Written exercise: Please print the data between the line holding "How far from the ceiling" and the line holding "2.08 meters", inclusive, word for word and with nothing else.

Raw records:
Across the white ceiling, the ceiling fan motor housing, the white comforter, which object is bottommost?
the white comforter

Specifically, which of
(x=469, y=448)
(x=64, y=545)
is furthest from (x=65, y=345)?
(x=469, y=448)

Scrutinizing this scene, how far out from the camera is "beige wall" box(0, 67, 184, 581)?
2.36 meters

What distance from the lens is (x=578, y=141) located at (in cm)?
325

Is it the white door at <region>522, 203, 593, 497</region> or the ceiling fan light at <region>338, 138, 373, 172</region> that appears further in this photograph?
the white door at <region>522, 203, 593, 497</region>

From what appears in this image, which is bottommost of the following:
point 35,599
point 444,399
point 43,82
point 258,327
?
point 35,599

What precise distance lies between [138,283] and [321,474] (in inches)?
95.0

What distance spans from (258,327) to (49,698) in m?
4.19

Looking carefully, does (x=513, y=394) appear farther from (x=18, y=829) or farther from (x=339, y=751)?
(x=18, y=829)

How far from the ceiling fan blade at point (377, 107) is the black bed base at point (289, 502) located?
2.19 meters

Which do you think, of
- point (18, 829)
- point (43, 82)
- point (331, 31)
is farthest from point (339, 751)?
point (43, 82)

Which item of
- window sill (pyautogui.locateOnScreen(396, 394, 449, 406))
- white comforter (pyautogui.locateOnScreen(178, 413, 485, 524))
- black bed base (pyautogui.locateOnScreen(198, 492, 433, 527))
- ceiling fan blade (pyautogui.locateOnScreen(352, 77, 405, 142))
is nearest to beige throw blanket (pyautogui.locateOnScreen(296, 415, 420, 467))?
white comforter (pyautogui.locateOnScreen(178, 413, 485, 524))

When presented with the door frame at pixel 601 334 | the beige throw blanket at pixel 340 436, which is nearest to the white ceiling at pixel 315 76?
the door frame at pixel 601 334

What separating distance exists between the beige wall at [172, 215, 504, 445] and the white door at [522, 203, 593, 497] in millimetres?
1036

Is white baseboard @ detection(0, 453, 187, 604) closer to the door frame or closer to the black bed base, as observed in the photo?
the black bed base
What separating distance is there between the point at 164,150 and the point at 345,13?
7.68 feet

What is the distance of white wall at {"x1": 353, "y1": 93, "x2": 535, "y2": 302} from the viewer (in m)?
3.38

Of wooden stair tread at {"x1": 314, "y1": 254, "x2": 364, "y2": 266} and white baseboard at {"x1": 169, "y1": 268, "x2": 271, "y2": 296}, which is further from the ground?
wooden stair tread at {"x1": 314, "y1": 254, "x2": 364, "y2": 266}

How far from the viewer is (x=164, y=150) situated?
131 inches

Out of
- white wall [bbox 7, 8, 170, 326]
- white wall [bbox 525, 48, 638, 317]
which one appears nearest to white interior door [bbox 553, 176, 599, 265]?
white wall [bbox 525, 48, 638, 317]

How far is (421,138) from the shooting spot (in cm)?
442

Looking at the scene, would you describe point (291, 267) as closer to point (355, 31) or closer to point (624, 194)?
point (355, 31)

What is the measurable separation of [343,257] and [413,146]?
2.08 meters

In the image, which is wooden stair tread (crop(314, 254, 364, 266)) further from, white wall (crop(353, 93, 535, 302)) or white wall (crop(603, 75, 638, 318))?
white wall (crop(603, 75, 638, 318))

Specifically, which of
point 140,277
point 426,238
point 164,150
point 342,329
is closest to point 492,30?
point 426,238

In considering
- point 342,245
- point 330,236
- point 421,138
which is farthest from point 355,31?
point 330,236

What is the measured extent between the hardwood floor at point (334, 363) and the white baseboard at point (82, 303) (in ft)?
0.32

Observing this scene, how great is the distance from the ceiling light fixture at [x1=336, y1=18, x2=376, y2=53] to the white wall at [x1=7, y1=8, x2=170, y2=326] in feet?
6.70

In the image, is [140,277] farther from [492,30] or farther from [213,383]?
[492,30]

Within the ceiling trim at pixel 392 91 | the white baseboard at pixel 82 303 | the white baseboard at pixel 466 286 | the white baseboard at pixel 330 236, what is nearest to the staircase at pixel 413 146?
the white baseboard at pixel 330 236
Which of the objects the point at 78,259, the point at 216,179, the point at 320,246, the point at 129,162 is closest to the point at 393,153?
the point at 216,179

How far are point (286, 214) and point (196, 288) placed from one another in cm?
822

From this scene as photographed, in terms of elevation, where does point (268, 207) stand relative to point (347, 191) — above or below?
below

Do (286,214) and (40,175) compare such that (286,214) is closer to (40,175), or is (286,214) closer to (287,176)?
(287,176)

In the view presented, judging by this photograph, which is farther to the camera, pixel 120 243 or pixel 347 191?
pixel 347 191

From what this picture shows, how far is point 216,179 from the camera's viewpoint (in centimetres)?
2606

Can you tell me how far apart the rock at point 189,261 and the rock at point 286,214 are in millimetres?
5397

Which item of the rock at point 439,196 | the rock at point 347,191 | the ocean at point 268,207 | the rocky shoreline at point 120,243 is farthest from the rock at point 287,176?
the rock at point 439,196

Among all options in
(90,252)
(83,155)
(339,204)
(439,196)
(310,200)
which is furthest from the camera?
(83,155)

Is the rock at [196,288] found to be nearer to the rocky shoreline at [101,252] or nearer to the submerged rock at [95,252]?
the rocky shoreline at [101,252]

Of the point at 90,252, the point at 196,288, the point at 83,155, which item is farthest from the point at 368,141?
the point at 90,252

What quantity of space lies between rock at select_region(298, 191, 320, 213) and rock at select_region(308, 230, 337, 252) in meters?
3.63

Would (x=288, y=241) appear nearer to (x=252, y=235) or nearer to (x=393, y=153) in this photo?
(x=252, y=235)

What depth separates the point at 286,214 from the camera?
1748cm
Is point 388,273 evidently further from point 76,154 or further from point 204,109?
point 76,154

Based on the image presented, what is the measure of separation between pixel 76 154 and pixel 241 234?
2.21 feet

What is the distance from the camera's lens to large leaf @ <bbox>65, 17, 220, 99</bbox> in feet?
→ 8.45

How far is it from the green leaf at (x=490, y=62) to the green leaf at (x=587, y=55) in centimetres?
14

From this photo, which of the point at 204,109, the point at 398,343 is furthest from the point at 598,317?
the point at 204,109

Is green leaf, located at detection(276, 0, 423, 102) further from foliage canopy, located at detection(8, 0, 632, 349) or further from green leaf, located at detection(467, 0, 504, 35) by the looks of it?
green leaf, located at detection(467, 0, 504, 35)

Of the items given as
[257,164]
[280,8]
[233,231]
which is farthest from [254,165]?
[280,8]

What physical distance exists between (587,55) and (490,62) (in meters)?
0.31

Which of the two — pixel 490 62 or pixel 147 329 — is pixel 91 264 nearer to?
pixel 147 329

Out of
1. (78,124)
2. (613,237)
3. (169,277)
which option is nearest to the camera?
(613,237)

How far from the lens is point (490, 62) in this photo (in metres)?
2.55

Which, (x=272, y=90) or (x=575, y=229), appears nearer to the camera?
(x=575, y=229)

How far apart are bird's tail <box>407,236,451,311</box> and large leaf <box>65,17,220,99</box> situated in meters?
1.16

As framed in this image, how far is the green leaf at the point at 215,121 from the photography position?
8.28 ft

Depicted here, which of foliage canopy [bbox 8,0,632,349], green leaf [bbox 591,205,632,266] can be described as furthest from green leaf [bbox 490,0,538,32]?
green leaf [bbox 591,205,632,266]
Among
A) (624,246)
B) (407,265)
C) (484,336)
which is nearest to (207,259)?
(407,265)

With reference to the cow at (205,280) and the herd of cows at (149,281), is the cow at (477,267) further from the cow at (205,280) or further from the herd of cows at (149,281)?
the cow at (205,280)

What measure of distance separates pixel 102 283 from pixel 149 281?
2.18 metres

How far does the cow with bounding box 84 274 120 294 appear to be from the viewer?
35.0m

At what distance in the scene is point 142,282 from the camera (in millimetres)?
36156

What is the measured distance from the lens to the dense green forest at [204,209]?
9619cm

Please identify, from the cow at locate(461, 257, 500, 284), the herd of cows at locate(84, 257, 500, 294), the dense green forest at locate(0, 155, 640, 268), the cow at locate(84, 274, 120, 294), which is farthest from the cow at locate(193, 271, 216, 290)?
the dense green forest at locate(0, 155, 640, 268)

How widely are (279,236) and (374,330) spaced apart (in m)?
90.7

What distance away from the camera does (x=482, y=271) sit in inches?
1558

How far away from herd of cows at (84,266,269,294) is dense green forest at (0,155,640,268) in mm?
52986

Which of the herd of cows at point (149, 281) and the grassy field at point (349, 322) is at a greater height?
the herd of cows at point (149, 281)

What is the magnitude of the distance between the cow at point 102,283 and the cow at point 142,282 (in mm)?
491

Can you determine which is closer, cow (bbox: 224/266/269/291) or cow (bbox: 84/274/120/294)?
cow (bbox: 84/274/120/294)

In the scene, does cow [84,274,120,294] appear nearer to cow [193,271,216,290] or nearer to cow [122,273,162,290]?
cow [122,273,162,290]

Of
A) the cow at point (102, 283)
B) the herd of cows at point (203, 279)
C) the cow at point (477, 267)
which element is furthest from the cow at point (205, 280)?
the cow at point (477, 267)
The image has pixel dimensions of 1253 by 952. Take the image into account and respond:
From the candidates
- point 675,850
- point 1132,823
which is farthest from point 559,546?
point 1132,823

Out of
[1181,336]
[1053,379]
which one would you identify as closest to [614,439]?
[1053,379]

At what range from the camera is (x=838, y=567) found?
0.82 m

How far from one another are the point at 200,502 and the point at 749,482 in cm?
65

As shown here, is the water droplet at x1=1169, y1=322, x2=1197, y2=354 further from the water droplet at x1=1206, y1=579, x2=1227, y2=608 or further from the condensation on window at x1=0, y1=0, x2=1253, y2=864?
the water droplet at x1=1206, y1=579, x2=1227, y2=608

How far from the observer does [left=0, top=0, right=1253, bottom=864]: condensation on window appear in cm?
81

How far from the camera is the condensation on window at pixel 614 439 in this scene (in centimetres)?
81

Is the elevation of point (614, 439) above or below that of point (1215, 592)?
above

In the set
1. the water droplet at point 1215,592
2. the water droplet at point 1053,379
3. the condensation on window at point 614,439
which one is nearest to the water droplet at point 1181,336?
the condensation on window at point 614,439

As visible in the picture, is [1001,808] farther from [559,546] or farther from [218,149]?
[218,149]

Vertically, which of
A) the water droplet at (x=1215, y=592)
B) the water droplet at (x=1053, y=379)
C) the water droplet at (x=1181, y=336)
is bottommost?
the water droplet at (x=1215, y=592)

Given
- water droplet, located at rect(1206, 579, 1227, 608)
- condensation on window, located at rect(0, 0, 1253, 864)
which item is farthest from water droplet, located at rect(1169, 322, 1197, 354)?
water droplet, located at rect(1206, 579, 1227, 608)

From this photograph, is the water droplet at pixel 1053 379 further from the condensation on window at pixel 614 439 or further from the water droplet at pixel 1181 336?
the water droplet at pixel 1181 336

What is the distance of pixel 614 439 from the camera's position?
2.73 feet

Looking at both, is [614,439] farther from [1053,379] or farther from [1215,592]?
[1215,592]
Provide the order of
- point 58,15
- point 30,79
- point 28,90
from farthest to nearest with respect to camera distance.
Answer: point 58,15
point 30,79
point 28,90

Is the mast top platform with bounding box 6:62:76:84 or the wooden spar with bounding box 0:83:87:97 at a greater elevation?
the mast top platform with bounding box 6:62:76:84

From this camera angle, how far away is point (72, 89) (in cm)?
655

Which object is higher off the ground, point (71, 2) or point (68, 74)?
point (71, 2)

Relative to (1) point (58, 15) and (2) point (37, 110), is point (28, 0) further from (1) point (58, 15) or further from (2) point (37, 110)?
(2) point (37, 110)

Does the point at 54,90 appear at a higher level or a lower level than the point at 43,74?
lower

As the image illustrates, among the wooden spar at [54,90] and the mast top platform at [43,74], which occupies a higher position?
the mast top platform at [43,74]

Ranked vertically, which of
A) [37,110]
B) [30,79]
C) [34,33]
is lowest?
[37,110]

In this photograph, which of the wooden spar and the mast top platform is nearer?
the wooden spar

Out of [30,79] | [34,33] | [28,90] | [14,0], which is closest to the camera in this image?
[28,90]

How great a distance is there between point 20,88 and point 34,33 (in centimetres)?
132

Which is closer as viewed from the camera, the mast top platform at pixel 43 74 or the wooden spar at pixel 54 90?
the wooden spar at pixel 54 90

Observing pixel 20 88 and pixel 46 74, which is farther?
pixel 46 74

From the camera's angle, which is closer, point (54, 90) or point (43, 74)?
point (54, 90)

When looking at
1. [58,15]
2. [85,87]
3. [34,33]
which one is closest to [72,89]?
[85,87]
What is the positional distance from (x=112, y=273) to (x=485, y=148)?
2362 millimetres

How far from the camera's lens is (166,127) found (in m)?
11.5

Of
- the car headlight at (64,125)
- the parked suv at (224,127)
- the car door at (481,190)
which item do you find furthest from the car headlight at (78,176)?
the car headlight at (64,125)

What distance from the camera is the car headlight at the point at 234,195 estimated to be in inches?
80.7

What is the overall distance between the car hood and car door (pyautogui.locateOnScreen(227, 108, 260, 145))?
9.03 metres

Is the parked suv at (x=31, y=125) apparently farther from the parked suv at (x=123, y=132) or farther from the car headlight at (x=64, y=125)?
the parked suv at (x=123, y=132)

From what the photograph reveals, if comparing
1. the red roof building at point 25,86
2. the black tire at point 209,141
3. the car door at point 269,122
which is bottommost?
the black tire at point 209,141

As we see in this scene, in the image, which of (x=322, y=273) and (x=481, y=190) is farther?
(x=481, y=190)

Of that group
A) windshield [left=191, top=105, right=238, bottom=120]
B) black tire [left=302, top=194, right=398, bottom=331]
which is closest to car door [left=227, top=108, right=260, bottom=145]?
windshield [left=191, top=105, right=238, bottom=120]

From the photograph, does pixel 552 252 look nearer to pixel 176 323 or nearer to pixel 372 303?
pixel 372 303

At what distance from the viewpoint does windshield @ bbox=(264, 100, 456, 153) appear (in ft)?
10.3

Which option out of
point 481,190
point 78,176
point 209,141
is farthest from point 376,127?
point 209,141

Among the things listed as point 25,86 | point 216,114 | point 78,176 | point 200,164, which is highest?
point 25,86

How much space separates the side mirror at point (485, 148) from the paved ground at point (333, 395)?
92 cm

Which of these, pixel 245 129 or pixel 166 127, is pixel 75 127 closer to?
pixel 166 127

Final result:
How far from the ceiling fan blade at point (377, 107) is the black bed base at point (289, 502) located?
2.19 meters

Which do you think, of
- point (18, 829)
- point (43, 82)
- point (331, 31)
is farthest from point (339, 751)?
point (43, 82)

Which item of
- window sill (pyautogui.locateOnScreen(396, 394, 449, 406))
- white comforter (pyautogui.locateOnScreen(178, 413, 485, 524))
- black bed base (pyautogui.locateOnScreen(198, 492, 433, 527))
- ceiling fan blade (pyautogui.locateOnScreen(352, 77, 405, 142))
is nearest to beige throw blanket (pyautogui.locateOnScreen(296, 415, 420, 467))?
white comforter (pyautogui.locateOnScreen(178, 413, 485, 524))

When presented with the door frame at pixel 601 334 | the beige throw blanket at pixel 340 436, which is nearest to the white ceiling at pixel 315 76?
the door frame at pixel 601 334

What separating distance exists between the beige wall at [172, 215, 504, 445] and the white door at [522, 203, 593, 497] in millimetres?
1036

Is white baseboard @ detection(0, 453, 187, 604) closer to the door frame or closer to the black bed base, as observed in the photo?
the black bed base
What separating distance is there between the point at 164,150 and the point at 345,13?
7.68 feet

What is the distance of white wall at {"x1": 353, "y1": 93, "x2": 535, "y2": 302} from the viewer (in m)?
3.38

Of wooden stair tread at {"x1": 314, "y1": 254, "x2": 364, "y2": 266} and white baseboard at {"x1": 169, "y1": 268, "x2": 271, "y2": 296}, which is further from the ground?
wooden stair tread at {"x1": 314, "y1": 254, "x2": 364, "y2": 266}

How far from the viewer is (x=164, y=150) situated?
131 inches

Out of
- white wall [bbox 7, 8, 170, 326]
- white wall [bbox 525, 48, 638, 317]
which one appears nearest to white interior door [bbox 553, 176, 599, 265]?
white wall [bbox 525, 48, 638, 317]

How far is (421,138) from the shooting spot (in cm)?
442

Looking at the scene, would you describe point (291, 267) as closer to point (355, 31) or closer to point (624, 194)?
point (355, 31)

What is the measurable separation of [343,257] and [413,146]?
2.08 meters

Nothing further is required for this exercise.